20 Jan 7 Natural Ways to Treat ADHD Depression
Is ADHD causing depression? Help is on the way with these depression remedies.
Living with attention deficit hyperactivity disorder (ADHD) can be difficult, and that can take a toll on all aspects of your life. Experts say that a full two-thirds of adults with ADHD have at least one other condition. For many, it’s depression.
In one study, researchers found that among 129 people who were referred to the clinic for anxiety, 28 percent had ADHD, and the most common disorder occurring with ADHD was depression.
“Folks with ADHD struggle more than folks without it, and more than people with other mental health diagnoses,” says Ari Tuckman, PsyD, a clinical psychologist in West Chester, Penn., and author of More Attention, Less Deficit.
What Links Adult ADHD and Depression
Part of the reason people with ADHD struggle so much is because the disorder is constantly there. “It’s present from childhood and doesn’t go away,” Tuckman says. “For folks with ADHD, there’s a constant and slow erosion of their quality of life.”
It also affects every aspect of life, including work, romantic relationships, friendships, and daily life management such as paying bills on time and staying organized.
Kids who have it are significantly less likely to graduate from high school and college, and adults with it are more likely to get divorced and to be fired from a job. “One study found that the average annual income [for an adult with ADHD] is something like $10,000 less per year,” Tuckman says.
Adult ADHD and Depression: Signs to Look For
It’s no wonder that people with ADHD can be prone to depression, but when you’re depressed it will be harder to manage ADHD symptoms. Keep a lookout for these signs of depression, Tuckman says.
- The things you once found enjoyable don’t bring you pleasure anymore.
- You don’t have the usual get-up-and-go.
- You feel sad, tearful, more irritated.
- You wake up too early in the morning and you’re not rested.
- You eat more and gain weight or eat less and lose weight.

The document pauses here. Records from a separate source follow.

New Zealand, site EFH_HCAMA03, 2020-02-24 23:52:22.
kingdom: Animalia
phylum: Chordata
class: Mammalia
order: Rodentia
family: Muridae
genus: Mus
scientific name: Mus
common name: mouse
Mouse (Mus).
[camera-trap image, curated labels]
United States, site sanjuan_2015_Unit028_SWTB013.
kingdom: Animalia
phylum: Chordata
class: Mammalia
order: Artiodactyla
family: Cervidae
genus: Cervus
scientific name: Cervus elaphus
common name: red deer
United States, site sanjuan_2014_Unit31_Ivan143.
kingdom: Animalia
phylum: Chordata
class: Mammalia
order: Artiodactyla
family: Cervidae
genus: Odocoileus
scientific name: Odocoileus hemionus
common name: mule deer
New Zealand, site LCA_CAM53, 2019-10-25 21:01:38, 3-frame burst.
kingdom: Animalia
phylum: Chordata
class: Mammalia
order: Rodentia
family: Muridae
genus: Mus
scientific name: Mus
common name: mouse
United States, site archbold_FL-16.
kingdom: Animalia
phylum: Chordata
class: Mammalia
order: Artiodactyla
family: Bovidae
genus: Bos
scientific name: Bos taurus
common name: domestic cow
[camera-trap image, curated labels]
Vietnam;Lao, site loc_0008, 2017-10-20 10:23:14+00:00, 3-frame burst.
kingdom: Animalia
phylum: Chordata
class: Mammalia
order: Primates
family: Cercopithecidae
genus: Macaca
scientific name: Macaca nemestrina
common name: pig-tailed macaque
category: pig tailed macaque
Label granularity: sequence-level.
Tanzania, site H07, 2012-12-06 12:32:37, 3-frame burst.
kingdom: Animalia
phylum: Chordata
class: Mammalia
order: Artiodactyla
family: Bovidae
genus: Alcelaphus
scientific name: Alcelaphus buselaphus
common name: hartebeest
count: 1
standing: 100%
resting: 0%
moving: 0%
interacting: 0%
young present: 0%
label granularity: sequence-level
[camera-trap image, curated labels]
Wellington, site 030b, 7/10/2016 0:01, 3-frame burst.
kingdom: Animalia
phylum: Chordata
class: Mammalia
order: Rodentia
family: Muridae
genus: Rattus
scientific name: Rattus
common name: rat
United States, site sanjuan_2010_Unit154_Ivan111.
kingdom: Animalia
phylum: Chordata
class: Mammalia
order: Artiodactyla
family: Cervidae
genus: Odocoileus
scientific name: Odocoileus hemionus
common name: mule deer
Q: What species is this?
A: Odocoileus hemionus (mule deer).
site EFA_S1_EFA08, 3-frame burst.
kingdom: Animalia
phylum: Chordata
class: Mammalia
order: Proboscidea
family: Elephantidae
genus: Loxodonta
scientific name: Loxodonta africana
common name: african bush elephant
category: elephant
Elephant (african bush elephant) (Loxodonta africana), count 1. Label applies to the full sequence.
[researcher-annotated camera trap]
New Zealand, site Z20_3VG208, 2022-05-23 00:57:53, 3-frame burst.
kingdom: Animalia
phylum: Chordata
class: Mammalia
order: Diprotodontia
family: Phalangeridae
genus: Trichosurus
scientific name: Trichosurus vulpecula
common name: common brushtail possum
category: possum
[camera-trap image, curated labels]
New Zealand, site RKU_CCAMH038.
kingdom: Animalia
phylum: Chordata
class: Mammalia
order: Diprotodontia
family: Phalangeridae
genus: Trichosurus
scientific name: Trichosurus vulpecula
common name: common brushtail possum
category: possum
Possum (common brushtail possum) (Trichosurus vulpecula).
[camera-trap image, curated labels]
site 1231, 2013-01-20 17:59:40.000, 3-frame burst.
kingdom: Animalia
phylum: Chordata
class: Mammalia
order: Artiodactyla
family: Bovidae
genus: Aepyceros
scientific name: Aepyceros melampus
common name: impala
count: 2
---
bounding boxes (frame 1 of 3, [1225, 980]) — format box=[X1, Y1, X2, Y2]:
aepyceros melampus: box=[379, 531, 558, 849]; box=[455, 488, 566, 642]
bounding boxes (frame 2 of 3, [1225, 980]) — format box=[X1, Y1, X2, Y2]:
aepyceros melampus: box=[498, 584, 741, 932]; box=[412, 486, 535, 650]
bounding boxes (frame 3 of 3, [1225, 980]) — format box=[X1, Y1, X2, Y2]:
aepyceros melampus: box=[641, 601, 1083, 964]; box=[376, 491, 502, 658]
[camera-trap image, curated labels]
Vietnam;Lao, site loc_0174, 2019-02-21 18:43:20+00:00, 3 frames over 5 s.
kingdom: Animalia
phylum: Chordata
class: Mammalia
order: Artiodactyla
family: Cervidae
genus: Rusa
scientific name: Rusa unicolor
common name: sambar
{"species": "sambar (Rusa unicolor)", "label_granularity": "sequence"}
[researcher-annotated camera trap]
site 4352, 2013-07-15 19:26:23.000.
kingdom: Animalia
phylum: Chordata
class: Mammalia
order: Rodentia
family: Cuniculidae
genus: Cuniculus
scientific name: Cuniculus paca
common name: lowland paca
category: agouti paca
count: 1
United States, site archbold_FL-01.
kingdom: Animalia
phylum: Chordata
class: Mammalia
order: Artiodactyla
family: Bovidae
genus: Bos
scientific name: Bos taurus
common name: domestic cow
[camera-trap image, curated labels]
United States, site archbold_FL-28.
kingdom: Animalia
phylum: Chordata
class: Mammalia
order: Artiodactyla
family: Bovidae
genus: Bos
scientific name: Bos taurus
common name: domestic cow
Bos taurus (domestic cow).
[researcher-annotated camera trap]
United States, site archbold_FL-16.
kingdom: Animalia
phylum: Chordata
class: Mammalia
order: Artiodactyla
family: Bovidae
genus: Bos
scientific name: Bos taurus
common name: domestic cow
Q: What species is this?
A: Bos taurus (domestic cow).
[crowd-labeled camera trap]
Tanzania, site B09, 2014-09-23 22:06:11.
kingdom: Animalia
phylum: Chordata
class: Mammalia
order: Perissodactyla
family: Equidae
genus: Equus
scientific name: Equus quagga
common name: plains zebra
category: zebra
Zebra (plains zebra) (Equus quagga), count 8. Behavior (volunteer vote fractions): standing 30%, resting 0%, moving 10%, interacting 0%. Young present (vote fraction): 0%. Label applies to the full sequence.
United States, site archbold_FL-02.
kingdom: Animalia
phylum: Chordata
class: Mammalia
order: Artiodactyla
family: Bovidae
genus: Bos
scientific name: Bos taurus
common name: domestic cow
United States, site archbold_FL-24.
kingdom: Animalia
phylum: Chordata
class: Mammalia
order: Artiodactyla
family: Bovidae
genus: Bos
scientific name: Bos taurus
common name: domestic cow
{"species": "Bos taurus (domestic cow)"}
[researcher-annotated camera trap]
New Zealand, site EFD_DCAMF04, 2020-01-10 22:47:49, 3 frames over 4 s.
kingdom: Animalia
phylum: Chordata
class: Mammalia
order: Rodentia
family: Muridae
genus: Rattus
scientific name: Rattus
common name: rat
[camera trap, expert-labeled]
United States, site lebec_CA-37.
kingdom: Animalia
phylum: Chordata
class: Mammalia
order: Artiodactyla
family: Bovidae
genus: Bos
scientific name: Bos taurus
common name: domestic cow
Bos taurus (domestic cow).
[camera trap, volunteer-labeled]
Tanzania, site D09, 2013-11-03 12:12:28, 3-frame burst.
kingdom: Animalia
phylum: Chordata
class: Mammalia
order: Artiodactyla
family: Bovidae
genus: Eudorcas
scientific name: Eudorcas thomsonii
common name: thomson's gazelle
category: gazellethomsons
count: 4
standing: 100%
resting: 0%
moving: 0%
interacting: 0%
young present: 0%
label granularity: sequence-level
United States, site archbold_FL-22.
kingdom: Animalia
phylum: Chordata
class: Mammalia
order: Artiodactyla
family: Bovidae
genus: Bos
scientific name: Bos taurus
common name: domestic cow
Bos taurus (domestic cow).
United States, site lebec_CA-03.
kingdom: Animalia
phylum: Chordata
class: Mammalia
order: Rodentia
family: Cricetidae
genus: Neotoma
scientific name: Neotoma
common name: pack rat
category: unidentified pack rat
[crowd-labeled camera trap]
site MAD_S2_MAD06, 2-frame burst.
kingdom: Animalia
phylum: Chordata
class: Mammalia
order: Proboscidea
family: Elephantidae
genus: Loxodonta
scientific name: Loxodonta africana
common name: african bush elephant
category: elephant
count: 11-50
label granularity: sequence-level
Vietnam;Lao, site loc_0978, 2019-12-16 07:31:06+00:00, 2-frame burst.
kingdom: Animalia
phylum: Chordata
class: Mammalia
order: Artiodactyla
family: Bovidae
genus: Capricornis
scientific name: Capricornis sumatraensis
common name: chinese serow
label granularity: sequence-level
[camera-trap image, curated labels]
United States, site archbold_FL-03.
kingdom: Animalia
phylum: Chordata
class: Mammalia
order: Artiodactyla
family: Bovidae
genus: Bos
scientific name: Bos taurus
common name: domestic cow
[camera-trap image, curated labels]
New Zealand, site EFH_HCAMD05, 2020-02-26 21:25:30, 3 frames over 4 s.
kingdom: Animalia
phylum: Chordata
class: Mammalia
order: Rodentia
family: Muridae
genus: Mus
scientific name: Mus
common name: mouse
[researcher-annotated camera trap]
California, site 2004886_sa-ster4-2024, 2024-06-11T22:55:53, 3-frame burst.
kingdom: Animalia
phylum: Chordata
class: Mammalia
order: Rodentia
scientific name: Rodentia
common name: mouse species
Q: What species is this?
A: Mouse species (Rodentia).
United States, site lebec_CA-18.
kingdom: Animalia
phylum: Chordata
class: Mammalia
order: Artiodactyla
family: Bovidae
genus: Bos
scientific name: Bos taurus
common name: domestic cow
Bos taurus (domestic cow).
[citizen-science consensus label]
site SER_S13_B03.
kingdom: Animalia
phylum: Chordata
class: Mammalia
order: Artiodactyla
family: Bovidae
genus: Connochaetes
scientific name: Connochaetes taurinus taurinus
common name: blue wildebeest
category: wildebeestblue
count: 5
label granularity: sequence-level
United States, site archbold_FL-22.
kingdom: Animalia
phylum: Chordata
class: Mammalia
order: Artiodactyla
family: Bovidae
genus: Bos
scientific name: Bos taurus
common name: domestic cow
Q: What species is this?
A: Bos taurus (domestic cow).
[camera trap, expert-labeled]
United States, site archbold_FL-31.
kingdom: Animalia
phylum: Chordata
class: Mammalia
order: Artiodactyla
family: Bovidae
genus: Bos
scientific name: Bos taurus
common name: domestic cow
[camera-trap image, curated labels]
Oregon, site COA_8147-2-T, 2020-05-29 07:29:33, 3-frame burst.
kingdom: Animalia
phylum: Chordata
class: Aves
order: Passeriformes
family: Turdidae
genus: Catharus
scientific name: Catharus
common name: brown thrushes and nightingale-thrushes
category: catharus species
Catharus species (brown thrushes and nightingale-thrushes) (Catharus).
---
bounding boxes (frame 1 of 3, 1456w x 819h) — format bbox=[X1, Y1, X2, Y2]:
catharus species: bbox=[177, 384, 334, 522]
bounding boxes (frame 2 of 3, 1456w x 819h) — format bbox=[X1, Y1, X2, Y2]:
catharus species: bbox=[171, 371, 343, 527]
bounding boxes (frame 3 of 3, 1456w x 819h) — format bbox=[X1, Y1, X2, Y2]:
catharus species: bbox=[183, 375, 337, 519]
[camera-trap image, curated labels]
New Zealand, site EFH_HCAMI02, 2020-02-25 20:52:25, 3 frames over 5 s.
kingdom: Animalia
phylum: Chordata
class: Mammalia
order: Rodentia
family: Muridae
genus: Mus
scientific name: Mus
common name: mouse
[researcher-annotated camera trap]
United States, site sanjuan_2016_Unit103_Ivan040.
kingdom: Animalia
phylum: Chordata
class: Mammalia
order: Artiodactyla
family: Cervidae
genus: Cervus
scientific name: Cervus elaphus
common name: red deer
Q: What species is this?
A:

If you are depressed, you don’t have to spiral into a deeper depression. Taking an antidepressant medication is one way to get treatment, but other things such as therapy may actually be just as or even more effective, Tuckman says. And there are other depression remedies that don’t require turning to a prescription drug.
- Spend some time in a therapist’s office. A recent literature review found that cognitive-behavioral therapy is extremely effective in treating depression, whether used by itself, or in conjunction with an antidepressant.
- Get a move on. Another way to beat depression: Sweat a little. Researchers split 202 people with major depression into four groups: one exercised with a group under supervision, another exercised at home, a third took an antidepressant, and the last took a placebo pill. After four months, 45 percent of those who were exercising in a group under supervision and 40 percent of those exercising at home were no longer depressed — comparable to the 47 percent who beat depression with medication.